Fanling Chung Wai is recognisable with the distinctive pond and layout including features such as cannons and watchtowers. All these elements were crafted to form an integral part of the village setting. The entrance is at the central axis of the walled village with village houses built connected to the walls and seven rows on the left and right of the central axis. Three circular gun holes are on the façade wall of the entrance gate-tower with three painted white circles for feng shui reasons. The cannons of Fanling Wai were buried during the Japanese occupation of Hong Kong (1941–1945), and were only excavated in 1986. They are now on display on a cement platform in front of the walled settlement.

The Pang Ancestral Hall (彭氏宗祠), also called Tai Tak Tong (大德堂), is located in Fanling Pak Wai. It was moved to the present site in 1846 due to feng shui reasons. It was rebuilt in 1884.

The Tsz Tak Study Hall (思德書室) in Fanling Nam Wai was built in 1846. It provided education for the village children, with 20 to 30 children being taught there. In 1936, it housed the government subsidized Fanling Public School. Its function as a school ceased in 1957, when a separate school complex was constructed to its north-east. The hall is also used for ancestral worship of the Sze-yan lineage.

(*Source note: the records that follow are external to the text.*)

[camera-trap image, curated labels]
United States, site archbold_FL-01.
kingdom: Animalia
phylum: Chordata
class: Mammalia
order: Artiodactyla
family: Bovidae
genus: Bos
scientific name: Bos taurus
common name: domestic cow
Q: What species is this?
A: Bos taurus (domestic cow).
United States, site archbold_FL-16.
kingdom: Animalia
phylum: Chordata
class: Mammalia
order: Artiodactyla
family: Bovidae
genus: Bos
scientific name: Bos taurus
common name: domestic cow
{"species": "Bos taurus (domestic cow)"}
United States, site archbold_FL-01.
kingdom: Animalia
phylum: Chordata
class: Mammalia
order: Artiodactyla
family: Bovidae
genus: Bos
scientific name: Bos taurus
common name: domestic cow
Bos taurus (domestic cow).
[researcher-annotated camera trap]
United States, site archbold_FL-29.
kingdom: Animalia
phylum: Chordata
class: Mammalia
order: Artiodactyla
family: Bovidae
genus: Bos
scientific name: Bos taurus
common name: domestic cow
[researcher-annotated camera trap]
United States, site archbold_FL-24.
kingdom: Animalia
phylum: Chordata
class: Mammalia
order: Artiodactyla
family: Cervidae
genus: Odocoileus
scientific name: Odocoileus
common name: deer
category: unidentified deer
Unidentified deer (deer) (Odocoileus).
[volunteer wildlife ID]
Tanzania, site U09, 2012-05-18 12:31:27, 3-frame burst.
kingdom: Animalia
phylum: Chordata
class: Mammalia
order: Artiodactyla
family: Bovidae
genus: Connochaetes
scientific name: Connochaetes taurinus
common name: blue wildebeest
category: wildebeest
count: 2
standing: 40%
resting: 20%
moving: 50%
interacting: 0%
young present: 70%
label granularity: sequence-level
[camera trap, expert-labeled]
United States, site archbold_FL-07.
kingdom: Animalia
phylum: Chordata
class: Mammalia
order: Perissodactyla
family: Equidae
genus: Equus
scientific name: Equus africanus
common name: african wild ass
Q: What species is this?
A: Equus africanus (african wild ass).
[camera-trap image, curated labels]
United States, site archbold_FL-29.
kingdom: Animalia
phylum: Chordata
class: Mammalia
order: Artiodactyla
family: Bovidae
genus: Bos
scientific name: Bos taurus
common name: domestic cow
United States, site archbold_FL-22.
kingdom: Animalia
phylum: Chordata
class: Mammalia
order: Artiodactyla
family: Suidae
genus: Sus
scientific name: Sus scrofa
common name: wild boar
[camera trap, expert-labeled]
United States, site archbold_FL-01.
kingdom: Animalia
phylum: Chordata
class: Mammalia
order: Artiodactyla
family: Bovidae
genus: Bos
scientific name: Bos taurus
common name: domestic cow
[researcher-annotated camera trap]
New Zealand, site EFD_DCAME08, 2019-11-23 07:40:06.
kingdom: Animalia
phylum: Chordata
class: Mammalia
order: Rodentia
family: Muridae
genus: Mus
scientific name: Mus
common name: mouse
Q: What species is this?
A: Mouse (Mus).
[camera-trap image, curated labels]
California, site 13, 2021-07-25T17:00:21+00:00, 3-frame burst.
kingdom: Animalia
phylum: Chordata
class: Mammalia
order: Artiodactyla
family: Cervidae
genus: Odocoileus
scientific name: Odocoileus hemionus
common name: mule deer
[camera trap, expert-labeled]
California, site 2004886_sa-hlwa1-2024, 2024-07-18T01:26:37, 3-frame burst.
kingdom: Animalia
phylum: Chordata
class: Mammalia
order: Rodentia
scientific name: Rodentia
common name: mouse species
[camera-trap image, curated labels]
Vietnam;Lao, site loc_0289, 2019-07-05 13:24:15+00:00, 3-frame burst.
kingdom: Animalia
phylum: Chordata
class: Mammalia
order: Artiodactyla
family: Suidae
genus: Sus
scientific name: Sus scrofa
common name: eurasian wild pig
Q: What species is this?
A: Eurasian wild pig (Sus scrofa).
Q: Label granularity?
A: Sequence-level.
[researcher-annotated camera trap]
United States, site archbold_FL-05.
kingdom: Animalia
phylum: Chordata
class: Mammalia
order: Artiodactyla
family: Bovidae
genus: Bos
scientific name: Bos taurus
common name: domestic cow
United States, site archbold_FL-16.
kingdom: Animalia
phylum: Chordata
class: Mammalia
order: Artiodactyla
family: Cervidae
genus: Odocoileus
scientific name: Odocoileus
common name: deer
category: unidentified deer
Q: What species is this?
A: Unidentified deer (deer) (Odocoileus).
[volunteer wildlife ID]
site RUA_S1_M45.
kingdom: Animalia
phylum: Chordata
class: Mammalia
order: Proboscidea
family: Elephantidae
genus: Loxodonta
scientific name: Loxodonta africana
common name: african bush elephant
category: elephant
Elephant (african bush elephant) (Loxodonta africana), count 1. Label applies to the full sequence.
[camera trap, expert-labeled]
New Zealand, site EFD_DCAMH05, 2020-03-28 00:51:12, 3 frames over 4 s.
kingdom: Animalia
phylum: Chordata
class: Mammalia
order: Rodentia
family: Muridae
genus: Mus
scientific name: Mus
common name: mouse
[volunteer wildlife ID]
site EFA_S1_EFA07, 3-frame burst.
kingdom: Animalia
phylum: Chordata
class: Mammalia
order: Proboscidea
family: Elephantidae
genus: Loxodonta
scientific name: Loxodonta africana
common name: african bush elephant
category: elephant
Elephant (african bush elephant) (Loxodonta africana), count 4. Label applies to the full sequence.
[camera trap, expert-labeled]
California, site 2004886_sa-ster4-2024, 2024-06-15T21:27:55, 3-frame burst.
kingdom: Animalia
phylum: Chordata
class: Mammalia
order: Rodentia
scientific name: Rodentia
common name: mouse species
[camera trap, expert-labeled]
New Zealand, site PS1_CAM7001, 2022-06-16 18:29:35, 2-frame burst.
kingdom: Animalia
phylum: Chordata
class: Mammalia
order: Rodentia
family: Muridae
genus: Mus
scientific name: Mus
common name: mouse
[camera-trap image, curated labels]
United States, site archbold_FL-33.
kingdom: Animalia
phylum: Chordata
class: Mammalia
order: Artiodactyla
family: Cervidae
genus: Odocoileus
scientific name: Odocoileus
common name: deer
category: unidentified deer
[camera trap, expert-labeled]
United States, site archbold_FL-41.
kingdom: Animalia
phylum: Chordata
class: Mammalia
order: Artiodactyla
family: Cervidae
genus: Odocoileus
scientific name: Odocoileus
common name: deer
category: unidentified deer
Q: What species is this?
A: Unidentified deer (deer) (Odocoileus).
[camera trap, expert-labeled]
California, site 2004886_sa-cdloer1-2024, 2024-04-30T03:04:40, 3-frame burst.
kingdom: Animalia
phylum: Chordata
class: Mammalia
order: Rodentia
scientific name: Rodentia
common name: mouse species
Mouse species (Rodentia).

A Sam Shing Temple (三聖宮), dedicated to Pak Tai, Kwan Tai and Man Cheong (文昌), was erected by the Pang clan in the area. It was moved to its present location, west of Ling Hill (靈山) and along Jockey Club Road, in 1948.

==Conservation==
The entrance gate-tower, together with the southwest and northwest watchtowers of Fanling Chung Wai are Grade III historic buildings. They were rebuilt in 1986. The Pang Ancestral Hall is a Grade I historic building, while the Tsz Tak Study Hall is a Grade II historic building and the Sam Shing Temple is a Grade III historic building.